Dr. Lewis Stegink, a pediatrics professor at the University of Iowa who repeatedly has produced studies that he says support aspartame's safety, has received more than $1.3 million in research grants and gifts from the company since the early 1970s.

Stegink's longtime research collaborator, Dr. Jack Filer, serves as executive director of ILSI, the Washington foundation that funds aspartame research.

Filer said he sees no conflict in his dual roles as ILSI's executive director and a company researcher, but declined to disclose his ILSI consulting fees. He said all the Iowa research money has gone to Stegink.

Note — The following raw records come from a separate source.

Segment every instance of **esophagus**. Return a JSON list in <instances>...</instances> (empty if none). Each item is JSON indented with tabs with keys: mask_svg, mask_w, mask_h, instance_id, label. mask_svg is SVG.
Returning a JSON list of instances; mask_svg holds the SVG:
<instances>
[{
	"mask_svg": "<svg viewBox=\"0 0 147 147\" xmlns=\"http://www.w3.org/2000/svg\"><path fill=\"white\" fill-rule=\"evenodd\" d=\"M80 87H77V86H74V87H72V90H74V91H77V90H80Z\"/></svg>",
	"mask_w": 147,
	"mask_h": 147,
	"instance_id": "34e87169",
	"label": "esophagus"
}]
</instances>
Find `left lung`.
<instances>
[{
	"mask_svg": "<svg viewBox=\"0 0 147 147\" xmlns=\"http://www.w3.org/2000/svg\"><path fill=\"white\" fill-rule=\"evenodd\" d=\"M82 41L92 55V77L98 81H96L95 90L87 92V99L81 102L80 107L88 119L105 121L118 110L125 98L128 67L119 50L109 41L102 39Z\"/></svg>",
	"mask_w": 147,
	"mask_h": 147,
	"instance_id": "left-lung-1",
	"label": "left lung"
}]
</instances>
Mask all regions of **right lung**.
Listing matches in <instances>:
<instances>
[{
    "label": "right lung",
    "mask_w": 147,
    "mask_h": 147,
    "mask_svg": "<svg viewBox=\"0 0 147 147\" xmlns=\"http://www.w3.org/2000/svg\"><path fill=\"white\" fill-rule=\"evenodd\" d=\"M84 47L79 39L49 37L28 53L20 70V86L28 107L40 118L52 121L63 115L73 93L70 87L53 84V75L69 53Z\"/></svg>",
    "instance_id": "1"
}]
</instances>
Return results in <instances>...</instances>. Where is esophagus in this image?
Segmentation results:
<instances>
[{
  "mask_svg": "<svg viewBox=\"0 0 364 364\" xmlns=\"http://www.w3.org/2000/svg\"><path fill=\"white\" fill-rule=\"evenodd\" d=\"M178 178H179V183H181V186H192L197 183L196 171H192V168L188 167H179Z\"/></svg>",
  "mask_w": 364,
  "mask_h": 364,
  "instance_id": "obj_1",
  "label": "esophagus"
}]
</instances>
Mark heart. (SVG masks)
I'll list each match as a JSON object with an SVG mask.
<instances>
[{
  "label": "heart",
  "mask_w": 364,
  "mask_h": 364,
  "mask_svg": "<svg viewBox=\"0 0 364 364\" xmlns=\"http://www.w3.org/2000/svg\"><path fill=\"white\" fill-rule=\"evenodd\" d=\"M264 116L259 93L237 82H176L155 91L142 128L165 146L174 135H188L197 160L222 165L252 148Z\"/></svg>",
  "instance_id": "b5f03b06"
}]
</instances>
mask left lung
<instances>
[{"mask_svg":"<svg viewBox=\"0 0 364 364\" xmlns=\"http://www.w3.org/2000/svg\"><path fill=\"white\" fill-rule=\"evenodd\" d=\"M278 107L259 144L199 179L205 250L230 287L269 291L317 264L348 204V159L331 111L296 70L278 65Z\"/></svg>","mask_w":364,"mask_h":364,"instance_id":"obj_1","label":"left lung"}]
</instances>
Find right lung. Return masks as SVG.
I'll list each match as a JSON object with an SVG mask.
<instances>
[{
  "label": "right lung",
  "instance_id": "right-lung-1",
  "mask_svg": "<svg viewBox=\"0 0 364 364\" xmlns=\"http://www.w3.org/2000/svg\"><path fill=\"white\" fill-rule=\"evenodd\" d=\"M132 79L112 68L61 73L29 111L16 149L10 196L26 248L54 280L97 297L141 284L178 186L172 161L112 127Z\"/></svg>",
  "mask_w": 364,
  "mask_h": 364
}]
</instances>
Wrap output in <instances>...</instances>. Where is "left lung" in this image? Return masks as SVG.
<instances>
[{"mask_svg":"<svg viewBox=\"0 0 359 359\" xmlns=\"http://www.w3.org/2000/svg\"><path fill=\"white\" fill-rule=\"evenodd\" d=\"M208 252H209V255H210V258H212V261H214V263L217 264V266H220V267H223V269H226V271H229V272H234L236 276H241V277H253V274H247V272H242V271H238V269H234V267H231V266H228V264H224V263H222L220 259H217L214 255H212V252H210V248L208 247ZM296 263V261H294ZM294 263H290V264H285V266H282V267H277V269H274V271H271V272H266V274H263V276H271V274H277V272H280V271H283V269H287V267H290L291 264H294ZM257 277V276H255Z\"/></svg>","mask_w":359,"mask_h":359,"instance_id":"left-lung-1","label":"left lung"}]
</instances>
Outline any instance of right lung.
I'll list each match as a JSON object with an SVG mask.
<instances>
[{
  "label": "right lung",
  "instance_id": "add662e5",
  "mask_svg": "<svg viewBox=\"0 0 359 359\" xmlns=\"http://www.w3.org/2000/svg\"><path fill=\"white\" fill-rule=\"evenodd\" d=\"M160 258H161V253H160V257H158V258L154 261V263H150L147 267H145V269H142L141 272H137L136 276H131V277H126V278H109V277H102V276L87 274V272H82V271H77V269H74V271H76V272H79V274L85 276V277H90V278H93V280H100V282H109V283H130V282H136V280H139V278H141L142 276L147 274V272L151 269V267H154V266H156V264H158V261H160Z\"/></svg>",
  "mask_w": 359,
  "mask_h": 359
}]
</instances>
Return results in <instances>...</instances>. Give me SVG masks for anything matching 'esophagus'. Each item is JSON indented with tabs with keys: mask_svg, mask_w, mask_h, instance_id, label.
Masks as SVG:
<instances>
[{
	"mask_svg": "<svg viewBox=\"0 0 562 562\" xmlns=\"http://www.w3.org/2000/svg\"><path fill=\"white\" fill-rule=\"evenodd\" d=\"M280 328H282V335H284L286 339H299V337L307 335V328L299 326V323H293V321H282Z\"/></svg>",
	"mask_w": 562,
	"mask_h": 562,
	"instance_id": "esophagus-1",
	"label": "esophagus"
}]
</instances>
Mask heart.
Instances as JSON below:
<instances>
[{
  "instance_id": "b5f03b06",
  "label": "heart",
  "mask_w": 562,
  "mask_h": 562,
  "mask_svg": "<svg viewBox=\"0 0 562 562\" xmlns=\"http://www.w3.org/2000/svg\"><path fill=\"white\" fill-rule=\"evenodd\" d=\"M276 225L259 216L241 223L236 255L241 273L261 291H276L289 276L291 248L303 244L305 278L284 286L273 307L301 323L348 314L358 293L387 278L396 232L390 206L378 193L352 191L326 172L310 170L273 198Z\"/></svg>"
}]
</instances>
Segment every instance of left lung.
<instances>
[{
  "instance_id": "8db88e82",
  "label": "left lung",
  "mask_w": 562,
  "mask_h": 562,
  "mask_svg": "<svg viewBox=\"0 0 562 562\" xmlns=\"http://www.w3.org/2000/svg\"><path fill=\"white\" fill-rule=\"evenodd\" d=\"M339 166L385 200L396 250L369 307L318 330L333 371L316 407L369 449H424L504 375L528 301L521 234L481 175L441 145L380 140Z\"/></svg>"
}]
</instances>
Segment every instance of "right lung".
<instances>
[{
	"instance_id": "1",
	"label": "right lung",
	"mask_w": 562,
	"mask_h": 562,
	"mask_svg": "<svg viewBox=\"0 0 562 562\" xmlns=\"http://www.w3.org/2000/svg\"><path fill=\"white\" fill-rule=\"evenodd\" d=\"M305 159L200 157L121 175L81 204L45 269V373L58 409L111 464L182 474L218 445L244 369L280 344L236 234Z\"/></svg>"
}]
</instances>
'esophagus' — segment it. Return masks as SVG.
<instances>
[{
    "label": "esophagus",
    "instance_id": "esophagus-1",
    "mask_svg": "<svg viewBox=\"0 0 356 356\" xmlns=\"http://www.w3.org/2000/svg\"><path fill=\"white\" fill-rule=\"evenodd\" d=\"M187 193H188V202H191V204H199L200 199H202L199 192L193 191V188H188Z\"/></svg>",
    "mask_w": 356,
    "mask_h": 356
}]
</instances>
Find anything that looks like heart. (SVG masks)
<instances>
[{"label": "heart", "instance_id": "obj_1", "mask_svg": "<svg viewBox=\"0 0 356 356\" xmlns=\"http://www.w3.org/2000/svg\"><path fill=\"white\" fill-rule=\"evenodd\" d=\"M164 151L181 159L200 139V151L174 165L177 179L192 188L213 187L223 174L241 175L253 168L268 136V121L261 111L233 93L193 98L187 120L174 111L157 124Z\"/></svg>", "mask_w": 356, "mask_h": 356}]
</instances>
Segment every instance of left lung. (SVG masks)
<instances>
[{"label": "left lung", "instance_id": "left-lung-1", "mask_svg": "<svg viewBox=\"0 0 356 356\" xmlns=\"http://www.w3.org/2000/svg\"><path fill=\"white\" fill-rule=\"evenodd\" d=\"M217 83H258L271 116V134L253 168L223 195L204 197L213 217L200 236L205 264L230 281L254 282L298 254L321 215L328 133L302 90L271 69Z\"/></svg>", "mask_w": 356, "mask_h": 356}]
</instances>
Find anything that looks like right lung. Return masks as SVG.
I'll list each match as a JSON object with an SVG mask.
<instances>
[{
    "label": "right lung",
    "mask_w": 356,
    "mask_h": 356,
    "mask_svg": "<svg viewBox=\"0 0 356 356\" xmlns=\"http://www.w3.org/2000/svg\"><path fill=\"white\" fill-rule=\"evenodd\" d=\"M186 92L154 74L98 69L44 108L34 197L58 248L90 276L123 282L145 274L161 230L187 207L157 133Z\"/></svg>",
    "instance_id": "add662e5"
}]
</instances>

Dr. David Hunninghake of the University of Minnesota was picked to study aspartame's effect on the liver by former Searle research director Daniel Azarnoff, once Hunninghake's mentor at the University of Kansas, a Hunninghake associate said. He said Searle helped design the study.

Susan Schiffman, named to head a Searle-funded Duke University Medical School study into NutraSweet's link to headaches, is a former General Foods and Searle consultant. Her research at Duke, where the medical school has a new Searle Center, has fallen under the office of university vice president William Anlyan, a former Searle director. Schiffman said Anylan had no role in Searle's promise to cover all costs of the study, expected to cost "hundreds of thousands of dollars.'' She said she took no salary for her work.

Another industry-backed researcher has been Ann Reynolds, now chancellor of California State University at Long Beach. Olney asserted that in a 1971 study, Reynolds confirmed his findings that the sweetener destroyed nerve cells in infant mice, but Searle did not notify the FDA until 1975 or 1976 - after the agency's initial review. Dr. Daniel Azarnoff, Searle's former science director, and other Searle officials have denied withholding any studies from the government

. Next: Sweet corporate victories.

Nutrasweet responds

WASHINGTON - The NutraSweet Co. yesterday issued a statement in response to the United Press International series on the artificial sweetener. Here is an excerpt from the statement:

A series of articles released this week by UPI seriously misrepresents the vast body of scientific evidence which establishes the safety of aspartame.

Contrary to the impression created by these articles, the scientific record has been carefully reviewed by independent and official scientific and regulatory agencies around the world.

Without exception, each of these agencies has concluded that aspartame is a safe sweetener which can be used as a normal part of the daily diet.

The UPI articles also seek to discredit the process by which aspartame was reviewed and approved by the FDA. These charges have been conclusively rebutted by both the FDA itself and by the General Accounting Office, the investigative agency of the Congress. A full GAO report on the approval process concluded that the FDA had properly followed the appropriate procedures and had adequately addressed the scientific issues.

The UPI series is replete with misstatements and distortions which convey a totally misleading impression of the scientific facts.

Any concern or anxiety by consumers who read these articles is absolutely unwarranted. Aspartame is safe as approved by FDA and regulatory authorities around the world. Any contrary impression created by the UPI articles is a serious disservice to the public.